RSNA: Is the quest for evidence prohibiting PET/CT from being included in breast cancer guidelines?

CHICAGO—When an audience member asked why PET/CT is not already included in the clinical oncologic guidelines for the management of locally advanced breast cancer, two expert panelists at the annual Radiological Society of North America (RSNA) meeting explained that the push for conclusive, evidence-based medicine may be one consideration.

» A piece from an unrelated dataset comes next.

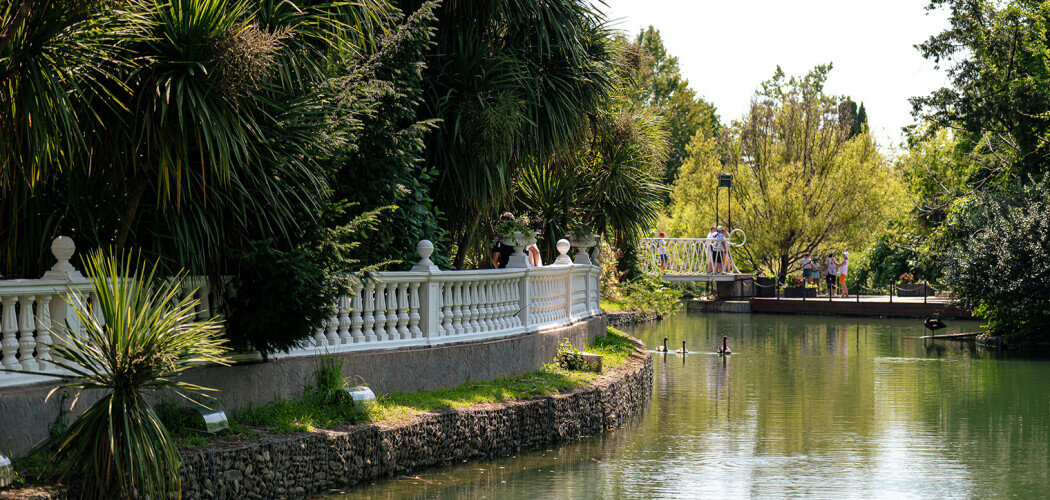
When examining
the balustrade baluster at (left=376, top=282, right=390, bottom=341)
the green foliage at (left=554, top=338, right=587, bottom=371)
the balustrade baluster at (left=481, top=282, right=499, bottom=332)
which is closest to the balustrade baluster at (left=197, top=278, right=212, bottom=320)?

“Medical oncologists are inherently conservative, and currently, there is a push throughout all of healthcare to have their clinical practices based upon evidence, which means they require rather large data sets to be comfortable that there is a benefit from performing even a diagnostic test,” explained Steven M. Larson, MD, vice chair for research for the radiology department at Memorial Sloan-Kettering Cancer Center in New York City.

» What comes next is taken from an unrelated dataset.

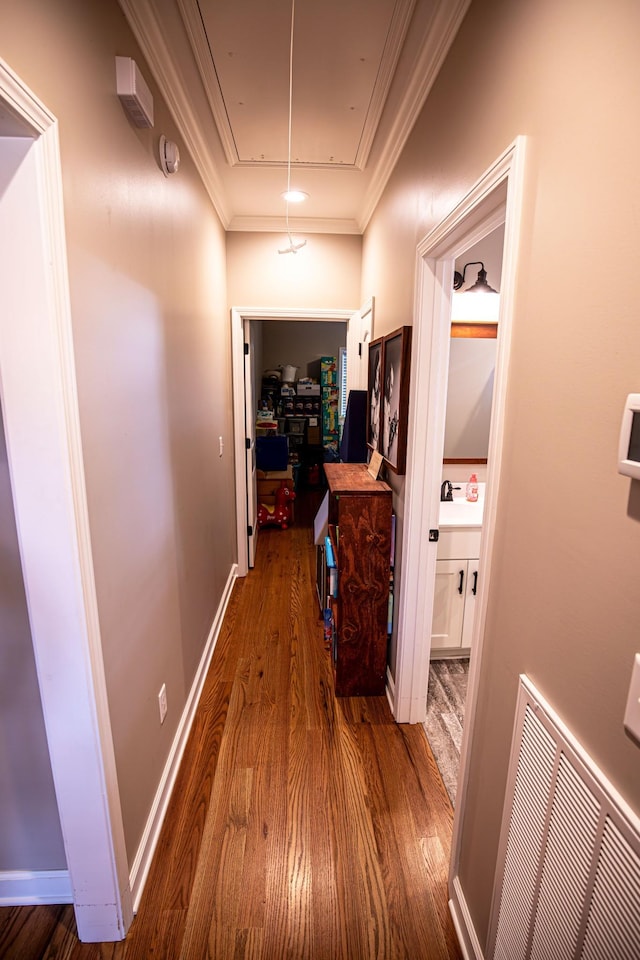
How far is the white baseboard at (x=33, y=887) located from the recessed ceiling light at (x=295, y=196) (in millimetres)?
3276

As an example, Larson referenced the realm of pancreatic cancer. “Gemcitabine [Gemzar, Eli Lilly] is a drug that offers only a small improvement in five-year survival, from 10 to 20 percent,” he said. Yet, that drug is recommended because there is no evidence that a combination of other drugs will have the same survival impact.

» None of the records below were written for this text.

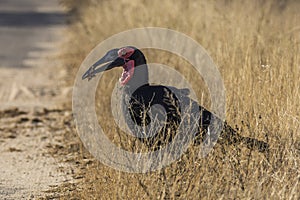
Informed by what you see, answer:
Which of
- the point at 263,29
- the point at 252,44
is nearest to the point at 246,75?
the point at 252,44

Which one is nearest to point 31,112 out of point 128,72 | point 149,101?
point 128,72

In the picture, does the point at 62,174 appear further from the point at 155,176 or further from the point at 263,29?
the point at 263,29

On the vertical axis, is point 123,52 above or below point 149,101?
above

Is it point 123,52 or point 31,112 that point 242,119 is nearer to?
point 123,52

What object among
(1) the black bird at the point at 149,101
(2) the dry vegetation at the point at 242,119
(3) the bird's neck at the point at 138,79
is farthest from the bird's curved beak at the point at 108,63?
(2) the dry vegetation at the point at 242,119

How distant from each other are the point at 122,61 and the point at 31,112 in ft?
13.9

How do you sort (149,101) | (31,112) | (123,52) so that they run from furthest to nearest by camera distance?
(31,112)
(123,52)
(149,101)

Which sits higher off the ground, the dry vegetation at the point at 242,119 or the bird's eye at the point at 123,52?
the bird's eye at the point at 123,52

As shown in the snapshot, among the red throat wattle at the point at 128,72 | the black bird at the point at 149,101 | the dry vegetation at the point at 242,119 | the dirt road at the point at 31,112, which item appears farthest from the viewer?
the dirt road at the point at 31,112

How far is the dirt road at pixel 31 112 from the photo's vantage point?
6.94m

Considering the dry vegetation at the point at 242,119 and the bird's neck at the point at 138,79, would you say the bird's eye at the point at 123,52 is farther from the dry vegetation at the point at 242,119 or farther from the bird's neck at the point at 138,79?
the dry vegetation at the point at 242,119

To be included in clinical guidelines, “it’s a matter of collecting data in a way that is convincing to the medical oncology community because they are the ones ordering the tests,” Larson said.  

His fellow panelist, Homer Aquino Macapinlac, MD, a radiologist in the nuclear medicine department at MD Anderson Cancer Center in Houston, concurred. “Sometimes the requirement for evidence-based medicine has come to the point of being silly.” He used the analogy of parachutes, that although there are no conclusive studies, most people will want the protection of the device. “Some medical concepts may be inherently obvious to us, but [medical oncologists] still want the data,” he added.

Most oncologists are looking for trials, according to Macapinlac, which would randomize breast cancer patients to PET/CT or no PET/CT, and follow them for a long time, up to 10 years, because these patients can live for a long time.  

Macapinlac also pointed to economics, as guideline writers and regulators are hesitant to recommend a therapy that would increase costs, acknowledging that PET/CT is a “fairly costly exam.”

However, he added that the efficacy of the exam may drive its acceptance for certain cancer patients, as PET/CT has been adopted with lymphoma patients. “With breast cancer, recurrence can occur several times over the course of the patient’s life, so the exam won’t demonstrate a survival benefit, as clearly as it may with other types of cancers.”